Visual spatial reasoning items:
================

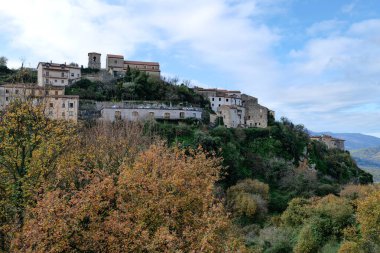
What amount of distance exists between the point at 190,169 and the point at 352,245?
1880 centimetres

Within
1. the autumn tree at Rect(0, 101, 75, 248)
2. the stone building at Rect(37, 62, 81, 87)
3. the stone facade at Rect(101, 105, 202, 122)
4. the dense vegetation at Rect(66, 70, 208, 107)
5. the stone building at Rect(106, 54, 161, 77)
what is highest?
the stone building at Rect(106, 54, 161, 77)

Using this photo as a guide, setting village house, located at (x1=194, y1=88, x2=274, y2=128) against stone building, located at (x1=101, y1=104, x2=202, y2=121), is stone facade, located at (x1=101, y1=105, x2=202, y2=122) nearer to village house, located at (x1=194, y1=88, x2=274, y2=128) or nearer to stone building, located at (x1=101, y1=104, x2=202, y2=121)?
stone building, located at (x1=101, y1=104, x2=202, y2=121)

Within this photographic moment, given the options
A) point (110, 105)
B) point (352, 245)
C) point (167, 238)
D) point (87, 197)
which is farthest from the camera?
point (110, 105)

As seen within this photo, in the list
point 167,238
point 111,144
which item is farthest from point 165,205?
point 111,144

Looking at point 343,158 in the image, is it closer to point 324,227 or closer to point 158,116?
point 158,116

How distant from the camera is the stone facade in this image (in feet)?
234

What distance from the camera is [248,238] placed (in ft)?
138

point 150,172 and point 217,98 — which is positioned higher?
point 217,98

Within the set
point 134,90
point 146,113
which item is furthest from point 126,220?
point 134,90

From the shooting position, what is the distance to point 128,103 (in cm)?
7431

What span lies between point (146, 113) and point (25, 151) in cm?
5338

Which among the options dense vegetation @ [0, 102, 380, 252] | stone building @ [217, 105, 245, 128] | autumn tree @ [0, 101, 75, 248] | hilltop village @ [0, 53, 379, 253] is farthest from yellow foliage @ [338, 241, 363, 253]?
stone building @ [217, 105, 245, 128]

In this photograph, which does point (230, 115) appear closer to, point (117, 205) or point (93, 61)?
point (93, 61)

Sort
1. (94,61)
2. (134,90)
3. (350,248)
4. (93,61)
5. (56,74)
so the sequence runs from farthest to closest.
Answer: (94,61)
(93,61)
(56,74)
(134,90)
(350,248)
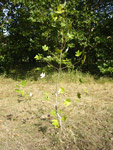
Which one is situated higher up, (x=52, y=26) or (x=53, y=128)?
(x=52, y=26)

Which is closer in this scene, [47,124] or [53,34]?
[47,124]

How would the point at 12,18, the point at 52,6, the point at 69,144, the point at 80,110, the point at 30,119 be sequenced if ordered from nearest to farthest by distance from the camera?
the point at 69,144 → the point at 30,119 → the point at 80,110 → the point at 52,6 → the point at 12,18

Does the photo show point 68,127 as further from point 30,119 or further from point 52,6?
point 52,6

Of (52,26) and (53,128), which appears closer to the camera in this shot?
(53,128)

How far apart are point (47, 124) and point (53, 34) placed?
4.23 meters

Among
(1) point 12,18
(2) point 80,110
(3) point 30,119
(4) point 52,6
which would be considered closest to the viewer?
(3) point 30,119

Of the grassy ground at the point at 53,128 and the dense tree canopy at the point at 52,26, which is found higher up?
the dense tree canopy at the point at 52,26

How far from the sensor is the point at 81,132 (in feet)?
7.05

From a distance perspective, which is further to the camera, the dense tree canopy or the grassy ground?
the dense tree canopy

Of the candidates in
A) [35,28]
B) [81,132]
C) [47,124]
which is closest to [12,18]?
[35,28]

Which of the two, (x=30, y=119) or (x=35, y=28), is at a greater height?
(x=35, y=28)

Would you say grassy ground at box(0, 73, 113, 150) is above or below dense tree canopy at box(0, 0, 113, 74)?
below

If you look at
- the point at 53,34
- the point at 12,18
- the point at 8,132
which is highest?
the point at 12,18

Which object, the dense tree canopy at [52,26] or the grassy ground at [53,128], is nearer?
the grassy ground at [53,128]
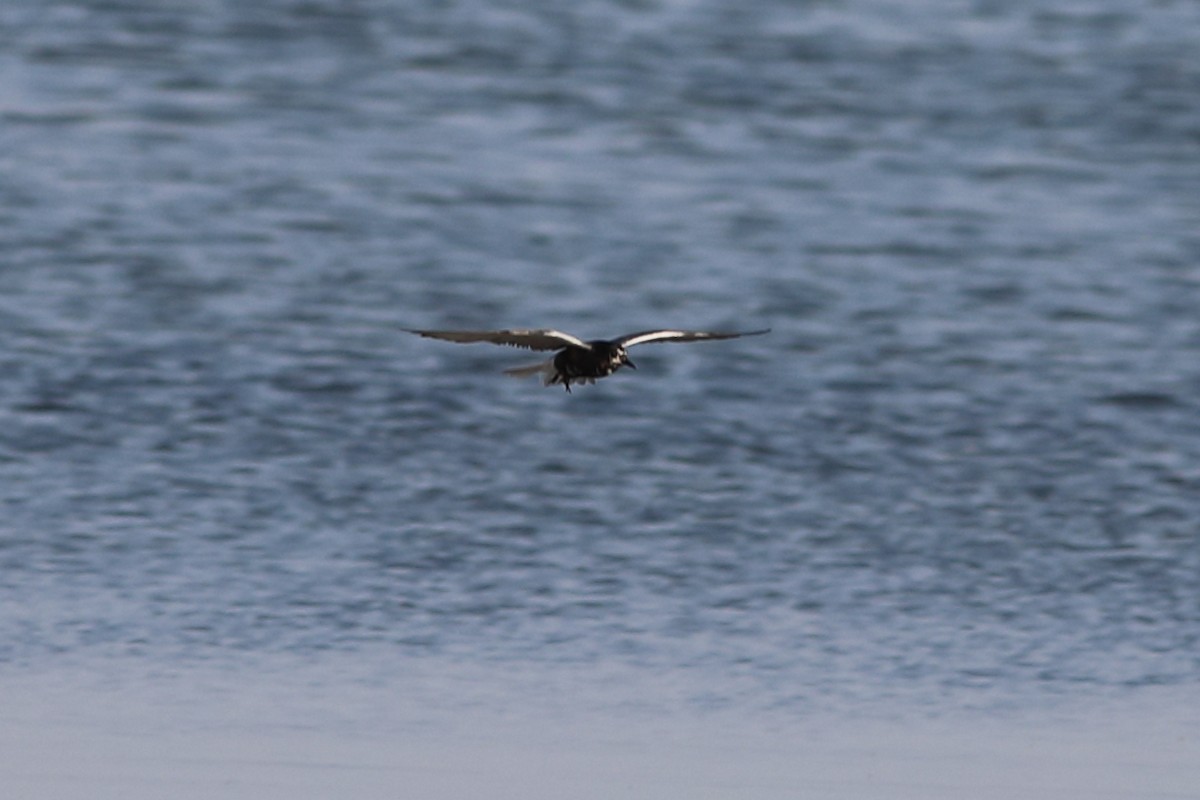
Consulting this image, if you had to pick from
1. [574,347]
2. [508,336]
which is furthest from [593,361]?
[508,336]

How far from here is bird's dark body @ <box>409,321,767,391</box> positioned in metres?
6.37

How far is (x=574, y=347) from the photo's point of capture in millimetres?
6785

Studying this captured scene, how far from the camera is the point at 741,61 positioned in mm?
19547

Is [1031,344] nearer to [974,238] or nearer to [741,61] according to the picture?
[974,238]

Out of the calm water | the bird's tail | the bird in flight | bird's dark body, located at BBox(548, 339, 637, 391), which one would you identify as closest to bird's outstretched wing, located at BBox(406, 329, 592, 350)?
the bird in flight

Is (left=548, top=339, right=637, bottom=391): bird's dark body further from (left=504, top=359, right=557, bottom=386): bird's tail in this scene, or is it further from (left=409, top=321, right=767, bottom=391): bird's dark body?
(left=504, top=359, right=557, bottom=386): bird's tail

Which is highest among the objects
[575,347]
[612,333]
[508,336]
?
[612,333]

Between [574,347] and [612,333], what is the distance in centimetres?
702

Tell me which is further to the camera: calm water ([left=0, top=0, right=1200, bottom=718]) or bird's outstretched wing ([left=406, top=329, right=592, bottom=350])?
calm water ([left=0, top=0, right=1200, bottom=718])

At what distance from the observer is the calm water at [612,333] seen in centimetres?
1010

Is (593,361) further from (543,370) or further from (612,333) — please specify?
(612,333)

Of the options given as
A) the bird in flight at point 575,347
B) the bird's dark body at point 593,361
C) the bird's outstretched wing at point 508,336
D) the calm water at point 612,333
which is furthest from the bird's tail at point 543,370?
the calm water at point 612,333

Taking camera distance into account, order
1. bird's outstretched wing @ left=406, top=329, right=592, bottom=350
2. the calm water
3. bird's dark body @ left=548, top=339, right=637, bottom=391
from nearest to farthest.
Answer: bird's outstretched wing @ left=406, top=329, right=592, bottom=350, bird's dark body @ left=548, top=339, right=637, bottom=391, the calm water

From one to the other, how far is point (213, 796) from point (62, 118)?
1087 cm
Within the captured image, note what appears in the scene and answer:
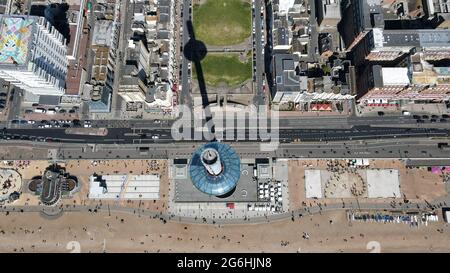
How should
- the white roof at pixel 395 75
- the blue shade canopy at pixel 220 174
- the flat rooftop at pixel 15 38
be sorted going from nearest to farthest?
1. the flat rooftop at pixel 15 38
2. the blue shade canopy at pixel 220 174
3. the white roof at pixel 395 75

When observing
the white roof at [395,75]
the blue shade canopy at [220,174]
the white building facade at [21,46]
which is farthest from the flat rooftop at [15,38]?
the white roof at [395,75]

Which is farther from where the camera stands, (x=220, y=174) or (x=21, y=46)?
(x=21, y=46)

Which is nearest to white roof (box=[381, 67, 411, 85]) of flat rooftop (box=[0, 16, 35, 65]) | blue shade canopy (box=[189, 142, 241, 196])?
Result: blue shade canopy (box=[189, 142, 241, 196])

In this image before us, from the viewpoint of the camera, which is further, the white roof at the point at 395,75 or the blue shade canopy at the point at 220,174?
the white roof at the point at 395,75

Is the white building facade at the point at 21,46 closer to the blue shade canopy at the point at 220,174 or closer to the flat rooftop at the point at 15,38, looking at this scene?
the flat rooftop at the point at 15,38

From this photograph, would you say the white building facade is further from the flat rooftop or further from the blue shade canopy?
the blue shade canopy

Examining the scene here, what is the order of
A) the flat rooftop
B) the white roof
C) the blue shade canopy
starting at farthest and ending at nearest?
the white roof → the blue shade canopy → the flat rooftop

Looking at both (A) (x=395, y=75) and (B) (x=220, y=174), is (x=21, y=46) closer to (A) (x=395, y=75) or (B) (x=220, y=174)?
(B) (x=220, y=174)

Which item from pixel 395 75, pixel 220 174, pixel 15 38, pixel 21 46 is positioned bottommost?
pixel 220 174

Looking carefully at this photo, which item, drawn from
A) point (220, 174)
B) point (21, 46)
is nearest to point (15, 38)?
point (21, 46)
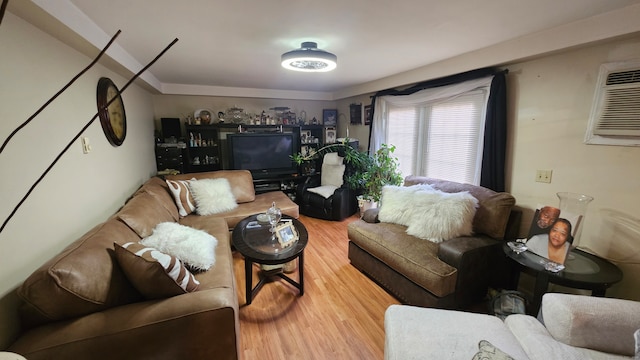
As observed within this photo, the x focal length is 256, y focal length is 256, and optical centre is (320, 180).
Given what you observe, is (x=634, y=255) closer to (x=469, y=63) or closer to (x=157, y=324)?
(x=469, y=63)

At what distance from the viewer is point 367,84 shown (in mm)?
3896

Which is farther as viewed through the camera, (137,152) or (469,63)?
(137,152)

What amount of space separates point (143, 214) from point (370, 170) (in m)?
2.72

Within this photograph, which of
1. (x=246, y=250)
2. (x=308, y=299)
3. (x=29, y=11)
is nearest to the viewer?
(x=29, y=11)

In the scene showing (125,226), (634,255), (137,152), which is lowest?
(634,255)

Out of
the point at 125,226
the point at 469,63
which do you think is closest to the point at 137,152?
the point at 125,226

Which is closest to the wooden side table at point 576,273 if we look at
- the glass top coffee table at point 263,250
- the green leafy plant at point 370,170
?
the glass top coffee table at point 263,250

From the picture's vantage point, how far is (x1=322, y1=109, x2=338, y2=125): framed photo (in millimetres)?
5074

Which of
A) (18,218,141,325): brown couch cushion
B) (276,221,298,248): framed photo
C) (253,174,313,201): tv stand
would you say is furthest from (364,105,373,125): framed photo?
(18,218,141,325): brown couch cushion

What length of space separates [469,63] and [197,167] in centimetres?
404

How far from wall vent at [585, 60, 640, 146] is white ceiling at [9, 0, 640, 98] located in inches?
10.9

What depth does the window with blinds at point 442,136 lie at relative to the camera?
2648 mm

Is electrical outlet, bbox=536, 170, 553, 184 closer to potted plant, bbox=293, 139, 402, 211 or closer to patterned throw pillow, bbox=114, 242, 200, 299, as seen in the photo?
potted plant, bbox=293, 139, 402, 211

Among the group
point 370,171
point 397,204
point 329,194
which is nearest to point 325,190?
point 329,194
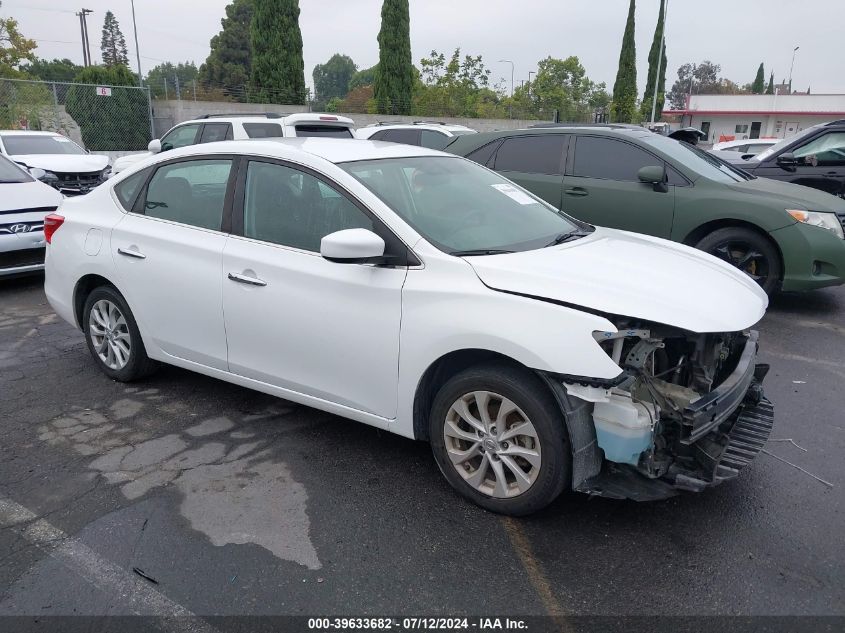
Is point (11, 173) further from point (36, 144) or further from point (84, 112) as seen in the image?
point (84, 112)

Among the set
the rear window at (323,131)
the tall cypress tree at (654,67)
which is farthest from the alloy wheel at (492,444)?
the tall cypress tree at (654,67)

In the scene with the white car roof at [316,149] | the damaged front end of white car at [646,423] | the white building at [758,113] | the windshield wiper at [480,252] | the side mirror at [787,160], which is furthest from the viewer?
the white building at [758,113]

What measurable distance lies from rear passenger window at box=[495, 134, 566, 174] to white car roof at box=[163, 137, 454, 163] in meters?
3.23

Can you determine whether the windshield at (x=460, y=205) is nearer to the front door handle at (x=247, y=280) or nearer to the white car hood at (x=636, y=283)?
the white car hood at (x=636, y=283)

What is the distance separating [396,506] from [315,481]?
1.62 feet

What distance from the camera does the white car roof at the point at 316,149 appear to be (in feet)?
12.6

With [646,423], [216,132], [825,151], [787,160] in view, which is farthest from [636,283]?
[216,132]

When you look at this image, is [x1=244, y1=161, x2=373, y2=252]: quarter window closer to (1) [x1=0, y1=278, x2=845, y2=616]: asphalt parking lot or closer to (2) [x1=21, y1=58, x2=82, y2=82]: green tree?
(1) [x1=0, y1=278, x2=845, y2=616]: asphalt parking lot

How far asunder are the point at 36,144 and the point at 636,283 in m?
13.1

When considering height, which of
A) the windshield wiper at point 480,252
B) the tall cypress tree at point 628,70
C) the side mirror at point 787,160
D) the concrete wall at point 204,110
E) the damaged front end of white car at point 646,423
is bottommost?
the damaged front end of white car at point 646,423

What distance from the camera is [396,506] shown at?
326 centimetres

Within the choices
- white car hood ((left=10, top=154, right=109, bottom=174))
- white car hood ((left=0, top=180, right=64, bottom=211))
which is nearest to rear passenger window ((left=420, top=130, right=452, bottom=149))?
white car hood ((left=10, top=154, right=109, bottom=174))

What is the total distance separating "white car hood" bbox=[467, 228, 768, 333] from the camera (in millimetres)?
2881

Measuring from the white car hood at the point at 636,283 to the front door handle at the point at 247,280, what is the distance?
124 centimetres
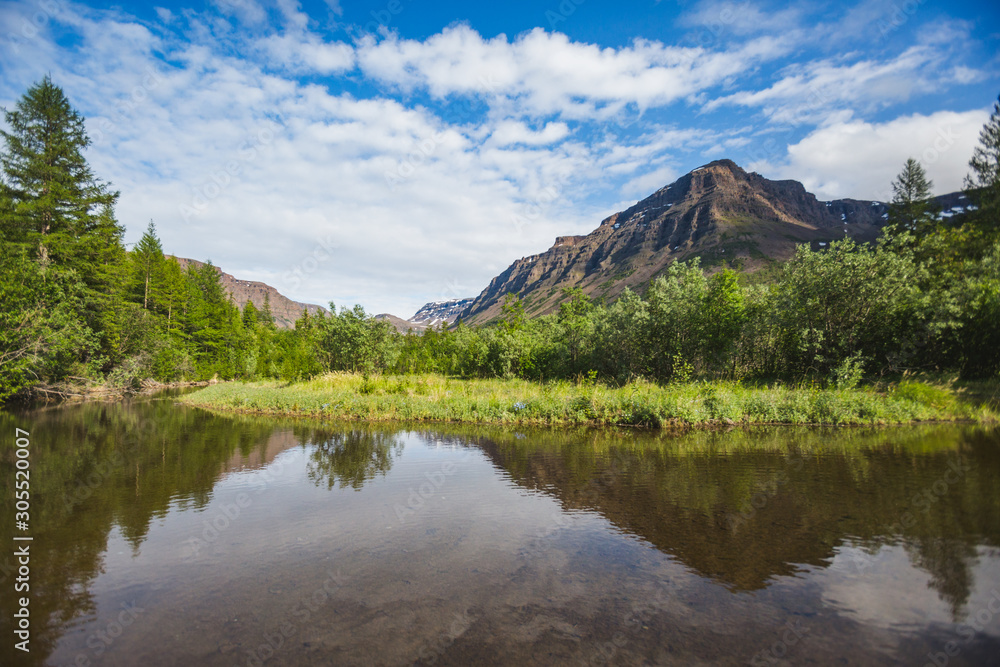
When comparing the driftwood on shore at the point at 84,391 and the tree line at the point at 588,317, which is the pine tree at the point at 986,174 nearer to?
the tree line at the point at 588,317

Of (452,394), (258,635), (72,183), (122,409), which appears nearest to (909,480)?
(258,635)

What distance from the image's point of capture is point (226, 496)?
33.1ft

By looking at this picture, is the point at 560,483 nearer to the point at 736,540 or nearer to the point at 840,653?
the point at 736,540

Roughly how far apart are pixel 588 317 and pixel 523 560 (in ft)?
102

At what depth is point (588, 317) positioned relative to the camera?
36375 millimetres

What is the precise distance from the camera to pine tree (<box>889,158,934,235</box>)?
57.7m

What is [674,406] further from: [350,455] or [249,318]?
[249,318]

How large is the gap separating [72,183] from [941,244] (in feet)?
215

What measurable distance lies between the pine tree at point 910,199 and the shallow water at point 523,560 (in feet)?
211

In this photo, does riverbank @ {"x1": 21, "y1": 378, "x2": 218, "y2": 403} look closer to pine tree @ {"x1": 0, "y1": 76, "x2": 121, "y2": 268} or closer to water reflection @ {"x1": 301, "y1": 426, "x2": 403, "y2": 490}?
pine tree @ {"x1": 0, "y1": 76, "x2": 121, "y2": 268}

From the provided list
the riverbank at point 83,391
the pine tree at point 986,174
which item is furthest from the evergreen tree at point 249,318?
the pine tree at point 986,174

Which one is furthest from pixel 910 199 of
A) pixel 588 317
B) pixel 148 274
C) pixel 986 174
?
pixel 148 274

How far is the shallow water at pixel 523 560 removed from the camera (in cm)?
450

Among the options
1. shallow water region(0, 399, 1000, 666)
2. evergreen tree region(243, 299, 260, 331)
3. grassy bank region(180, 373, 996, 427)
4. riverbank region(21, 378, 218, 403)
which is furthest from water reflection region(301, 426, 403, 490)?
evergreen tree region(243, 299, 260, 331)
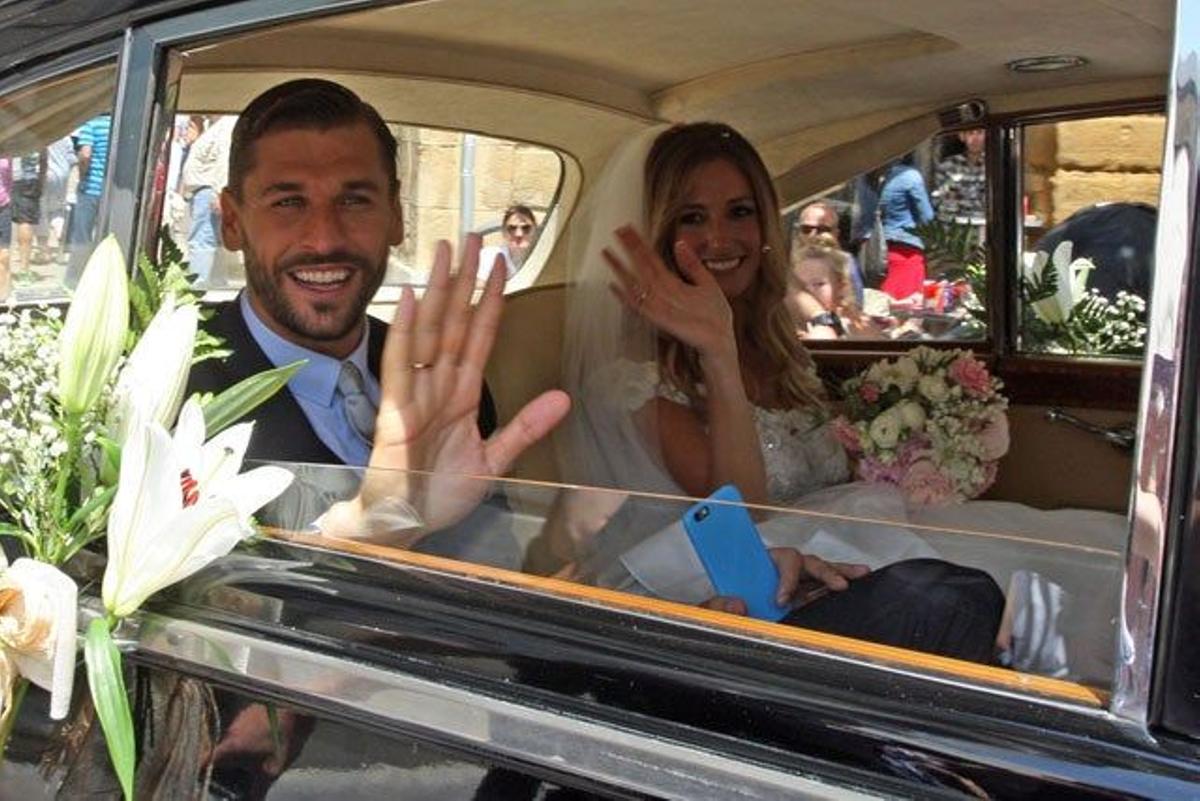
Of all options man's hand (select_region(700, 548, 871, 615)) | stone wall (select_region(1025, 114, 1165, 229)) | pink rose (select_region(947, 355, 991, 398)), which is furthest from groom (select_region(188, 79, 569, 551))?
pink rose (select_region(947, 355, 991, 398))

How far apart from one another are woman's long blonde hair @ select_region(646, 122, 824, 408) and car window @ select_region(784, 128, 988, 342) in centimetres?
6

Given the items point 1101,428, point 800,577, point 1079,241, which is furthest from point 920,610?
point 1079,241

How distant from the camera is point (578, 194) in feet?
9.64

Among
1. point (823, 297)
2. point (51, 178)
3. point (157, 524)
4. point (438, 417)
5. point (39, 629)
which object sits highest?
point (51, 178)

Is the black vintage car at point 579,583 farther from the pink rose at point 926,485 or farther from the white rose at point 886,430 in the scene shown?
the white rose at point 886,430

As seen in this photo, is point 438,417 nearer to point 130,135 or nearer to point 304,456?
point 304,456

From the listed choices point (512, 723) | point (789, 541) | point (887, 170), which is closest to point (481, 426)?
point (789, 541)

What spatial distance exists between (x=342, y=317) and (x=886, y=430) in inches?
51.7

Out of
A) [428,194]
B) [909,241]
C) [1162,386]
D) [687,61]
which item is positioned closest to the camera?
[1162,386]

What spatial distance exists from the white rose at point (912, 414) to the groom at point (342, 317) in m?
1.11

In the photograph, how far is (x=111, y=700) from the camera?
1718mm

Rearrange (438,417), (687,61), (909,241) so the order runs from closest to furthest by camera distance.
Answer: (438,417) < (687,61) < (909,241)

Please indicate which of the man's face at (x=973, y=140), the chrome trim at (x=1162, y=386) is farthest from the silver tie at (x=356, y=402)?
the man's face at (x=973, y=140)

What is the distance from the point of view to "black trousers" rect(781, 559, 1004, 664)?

================

### Task to complete
Only the lines from the one containing "What spatial distance exists from" to the end of the listing belong in the output, each reproduced exactly.

### Finished exercise
What spatial distance exists from the white rose at point (912, 414) to the groom at point (342, 317) in m?
1.11

In the photograph, how far is (x=111, y=700) from the camera?
1718mm

Rearrange (438,417), (687,61), (909,241) so the order runs from closest to furthest by camera distance.
Answer: (438,417) < (687,61) < (909,241)

Please indicate which of the man's face at (x=973, y=140), the chrome trim at (x=1162, y=386) is farthest from the silver tie at (x=356, y=402)?
the man's face at (x=973, y=140)

What is the distance from the point of view to "black trousers" rect(781, 559, 1004, 664)?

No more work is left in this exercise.